=== EXERCISE INSTRUCTIONS ===
Can you copy out every line of the material below word for word?

Items listed in a dataset
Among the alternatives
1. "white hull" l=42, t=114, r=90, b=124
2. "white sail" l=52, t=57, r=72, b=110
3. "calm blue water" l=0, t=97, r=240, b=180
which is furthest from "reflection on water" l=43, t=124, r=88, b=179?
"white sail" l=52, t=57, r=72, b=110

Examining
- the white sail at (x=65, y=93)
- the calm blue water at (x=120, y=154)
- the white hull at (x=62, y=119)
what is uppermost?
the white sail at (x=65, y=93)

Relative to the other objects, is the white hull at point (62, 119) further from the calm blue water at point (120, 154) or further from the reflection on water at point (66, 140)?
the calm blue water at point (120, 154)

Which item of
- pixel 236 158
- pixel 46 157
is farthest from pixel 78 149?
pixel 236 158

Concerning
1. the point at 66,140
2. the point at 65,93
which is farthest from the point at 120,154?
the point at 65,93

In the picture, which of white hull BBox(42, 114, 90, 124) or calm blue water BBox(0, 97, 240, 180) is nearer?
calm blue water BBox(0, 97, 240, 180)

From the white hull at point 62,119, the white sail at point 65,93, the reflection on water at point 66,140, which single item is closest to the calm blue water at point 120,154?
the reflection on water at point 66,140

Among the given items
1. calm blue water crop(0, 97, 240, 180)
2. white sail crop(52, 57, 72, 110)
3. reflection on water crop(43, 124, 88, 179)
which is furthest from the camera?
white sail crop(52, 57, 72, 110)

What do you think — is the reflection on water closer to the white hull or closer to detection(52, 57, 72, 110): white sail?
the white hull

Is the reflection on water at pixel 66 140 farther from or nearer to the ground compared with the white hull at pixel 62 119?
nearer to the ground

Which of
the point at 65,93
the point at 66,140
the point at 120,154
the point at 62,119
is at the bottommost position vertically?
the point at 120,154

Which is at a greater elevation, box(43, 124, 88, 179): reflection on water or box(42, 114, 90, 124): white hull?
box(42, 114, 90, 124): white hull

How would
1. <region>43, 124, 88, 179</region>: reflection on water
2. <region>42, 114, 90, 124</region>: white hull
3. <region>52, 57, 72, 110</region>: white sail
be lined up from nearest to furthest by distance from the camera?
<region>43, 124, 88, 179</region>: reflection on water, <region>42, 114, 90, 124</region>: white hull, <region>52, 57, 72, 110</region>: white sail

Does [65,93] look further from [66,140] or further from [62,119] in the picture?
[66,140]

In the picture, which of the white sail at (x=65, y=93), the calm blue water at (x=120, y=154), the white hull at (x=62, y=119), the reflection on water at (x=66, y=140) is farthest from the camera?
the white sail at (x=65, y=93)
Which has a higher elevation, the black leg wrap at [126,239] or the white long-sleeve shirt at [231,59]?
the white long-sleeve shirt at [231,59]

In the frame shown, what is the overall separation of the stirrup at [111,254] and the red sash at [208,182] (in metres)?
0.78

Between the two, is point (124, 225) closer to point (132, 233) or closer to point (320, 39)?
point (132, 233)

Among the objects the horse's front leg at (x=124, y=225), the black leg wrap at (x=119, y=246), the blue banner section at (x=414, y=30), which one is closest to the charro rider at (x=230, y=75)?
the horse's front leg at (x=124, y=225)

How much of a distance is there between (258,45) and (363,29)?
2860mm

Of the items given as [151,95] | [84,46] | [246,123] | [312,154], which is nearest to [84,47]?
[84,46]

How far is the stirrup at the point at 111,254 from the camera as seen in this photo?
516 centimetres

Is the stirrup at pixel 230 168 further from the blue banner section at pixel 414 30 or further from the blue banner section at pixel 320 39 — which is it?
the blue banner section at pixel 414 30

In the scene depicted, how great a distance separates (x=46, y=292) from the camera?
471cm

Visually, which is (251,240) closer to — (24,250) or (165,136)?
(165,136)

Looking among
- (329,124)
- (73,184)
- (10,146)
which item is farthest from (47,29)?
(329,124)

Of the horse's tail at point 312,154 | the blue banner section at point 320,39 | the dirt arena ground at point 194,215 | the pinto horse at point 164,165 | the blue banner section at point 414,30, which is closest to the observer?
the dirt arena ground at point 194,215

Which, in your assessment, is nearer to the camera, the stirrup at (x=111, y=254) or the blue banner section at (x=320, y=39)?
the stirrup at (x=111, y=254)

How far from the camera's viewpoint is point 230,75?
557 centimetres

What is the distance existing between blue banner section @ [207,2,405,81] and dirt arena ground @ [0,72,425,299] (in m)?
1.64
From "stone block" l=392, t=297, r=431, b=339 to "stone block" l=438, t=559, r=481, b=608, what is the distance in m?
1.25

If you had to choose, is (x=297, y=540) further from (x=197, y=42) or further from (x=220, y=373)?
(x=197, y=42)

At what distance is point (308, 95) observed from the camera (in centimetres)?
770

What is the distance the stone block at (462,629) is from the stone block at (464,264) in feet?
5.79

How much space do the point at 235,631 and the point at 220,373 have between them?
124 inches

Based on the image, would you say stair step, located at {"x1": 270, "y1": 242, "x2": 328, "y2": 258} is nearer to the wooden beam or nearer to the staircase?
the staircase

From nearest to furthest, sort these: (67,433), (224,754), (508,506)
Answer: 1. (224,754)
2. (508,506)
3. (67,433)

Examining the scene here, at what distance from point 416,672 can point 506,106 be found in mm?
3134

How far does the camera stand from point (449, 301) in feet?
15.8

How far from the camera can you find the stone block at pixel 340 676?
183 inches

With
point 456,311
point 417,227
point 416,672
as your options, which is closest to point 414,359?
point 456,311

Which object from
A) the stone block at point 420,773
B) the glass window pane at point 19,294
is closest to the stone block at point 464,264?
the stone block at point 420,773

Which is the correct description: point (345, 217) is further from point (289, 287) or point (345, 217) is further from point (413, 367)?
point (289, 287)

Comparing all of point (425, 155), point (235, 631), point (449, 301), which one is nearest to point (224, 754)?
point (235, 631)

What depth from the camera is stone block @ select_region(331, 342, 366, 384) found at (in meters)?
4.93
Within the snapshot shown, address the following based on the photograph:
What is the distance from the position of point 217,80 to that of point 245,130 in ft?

=== OUTPUT ===
Among the alternatives
1. "white hull" l=42, t=114, r=90, b=124
2. "white sail" l=52, t=57, r=72, b=110
3. "calm blue water" l=0, t=97, r=240, b=180
which is furthest from "reflection on water" l=43, t=124, r=88, b=179?
"white sail" l=52, t=57, r=72, b=110

Examining
- the white sail at (x=65, y=93)
- the calm blue water at (x=120, y=154)
- the white hull at (x=62, y=119)
what is uppermost?
the white sail at (x=65, y=93)

Relative to the other objects, is the white hull at point (62, 119) further from the calm blue water at point (120, 154) or further from the reflection on water at point (66, 140)?
the calm blue water at point (120, 154)

Which item of
- pixel 236 158
- pixel 46 157
is farthest from pixel 78 149?
pixel 236 158

Concerning
1. the point at 66,140
2. the point at 65,93
which is farthest from the point at 120,154?
the point at 65,93

In the picture, which of white hull BBox(42, 114, 90, 124) or calm blue water BBox(0, 97, 240, 180) is nearer?
calm blue water BBox(0, 97, 240, 180)

From the white hull at point 62,119, the white sail at point 65,93, the reflection on water at point 66,140, which single item is closest to the calm blue water at point 120,154?
the reflection on water at point 66,140

Among the given items
1. calm blue water crop(0, 97, 240, 180)
2. white sail crop(52, 57, 72, 110)
3. reflection on water crop(43, 124, 88, 179)
which is furthest from the camera?
white sail crop(52, 57, 72, 110)

What do you think — is the reflection on water closer to the white hull or closer to detection(52, 57, 72, 110): white sail?
the white hull

Is the reflection on water at pixel 66 140 farther from or nearer to the ground compared with the white hull at pixel 62 119?
nearer to the ground

Which of
the point at 65,93
the point at 66,140
the point at 120,154
the point at 62,119
is at the bottommost position vertically?
the point at 120,154

Which is at a greater elevation, box(43, 124, 88, 179): reflection on water or box(42, 114, 90, 124): white hull?
box(42, 114, 90, 124): white hull

How would
1. <region>43, 124, 88, 179</region>: reflection on water
2. <region>42, 114, 90, 124</region>: white hull
3. <region>52, 57, 72, 110</region>: white sail
be lined up from nearest to furthest by distance from the camera?
<region>43, 124, 88, 179</region>: reflection on water, <region>42, 114, 90, 124</region>: white hull, <region>52, 57, 72, 110</region>: white sail

Does [65,93] look further from [66,140] or further from [62,119] in the picture?
[66,140]

In the picture, which of the white sail at (x=65, y=93), the calm blue water at (x=120, y=154), the white hull at (x=62, y=119), the reflection on water at (x=66, y=140) is farthest from the camera?
the white sail at (x=65, y=93)
Which has a higher elevation, the black leg wrap at [126,239] or the white long-sleeve shirt at [231,59]?
the white long-sleeve shirt at [231,59]

In the frame shown, what is the overall separation of the stirrup at [111,254] and the red sash at [208,182] (in metres)?
0.78

Between the two, is point (124, 225) closer to point (132, 233) or closer to point (320, 39)?
point (132, 233)

Among the objects the horse's front leg at (x=124, y=225), the black leg wrap at (x=119, y=246), the blue banner section at (x=414, y=30), which one is closest to the charro rider at (x=230, y=75)?
the horse's front leg at (x=124, y=225)

How much of a distance is there between (258,45) and (363,29)?
2860mm

Of the items given as [151,95] | [84,46] | [246,123] | [312,154], which is nearest to [84,47]?
[84,46]

How far is the stirrup at the point at 111,254 from the camera as seen in this photo?
516 centimetres

Is the stirrup at pixel 230 168 further from the blue banner section at pixel 414 30 or further from the blue banner section at pixel 320 39 — which is it?
the blue banner section at pixel 414 30

In the scene depicted, how great a distance separates (x=46, y=292) from the camera?
471cm

Visually, which is (251,240) closer to — (24,250) or (165,136)?
(165,136)

Looking among
- (329,124)
- (73,184)
- (10,146)
which item is farthest from (47,29)?
(329,124)

Of the horse's tail at point 312,154 | the blue banner section at point 320,39 | the dirt arena ground at point 194,215 | the pinto horse at point 164,165 | the blue banner section at point 414,30, which is closest to the observer?
the dirt arena ground at point 194,215

Which, in your assessment, is nearer to the camera, the stirrup at (x=111, y=254) or the blue banner section at (x=320, y=39)?
the stirrup at (x=111, y=254)

How far from the camera's viewpoint is point 230,75?
557 centimetres

What is the distance existing between blue banner section @ [207,2,405,81] and dirt arena ground @ [0,72,425,299] (in m)?
1.64
From "stone block" l=392, t=297, r=431, b=339 to "stone block" l=438, t=559, r=481, b=608, what is the distance in m?
1.25

If you had to choose, is (x=297, y=540) further from (x=197, y=42) or further from (x=220, y=373)?
(x=197, y=42)

At what distance is point (308, 95) observed from the camera (in centimetres)?
770

What is the distance the stone block at (462,629) is from the stone block at (464,264) in feet?
5.79

How much space do the point at 235,631 and the point at 220,373 have between them?
124 inches

Based on the image, would you say stair step, located at {"x1": 270, "y1": 242, "x2": 328, "y2": 258} is nearer to the wooden beam or nearer to the staircase?
the staircase

From nearest to furthest, sort these: (67,433), (224,754), (508,506)
Answer: 1. (224,754)
2. (508,506)
3. (67,433)

Examining the scene here, at what distance from point 416,672 can point 506,106 be found in mm?
3134

How far does the camera stand from point (449, 301) in feet?
15.8

How far from the camera can you find the stone block at pixel 340 676?
183 inches

With
point 456,311
point 417,227
point 416,672
as your options, which is closest to point 414,359?
point 456,311

Which object from
A) the stone block at point 420,773
B) the glass window pane at point 19,294
is closest to the stone block at point 464,264?
the stone block at point 420,773

Which is the correct description: point (345, 217) is further from point (289, 287) or point (345, 217) is further from point (413, 367)?
point (289, 287)

Comparing all of point (425, 155), point (235, 631), point (449, 301), which one is nearest to point (224, 754)?
point (235, 631)

What depth from the camera is stone block @ select_region(331, 342, 366, 384) found at (in meters)?
4.93
Within the snapshot shown, address the following based on the photograph:
What is the distance from the position of point 217,80 to that of point 245,130 in ft?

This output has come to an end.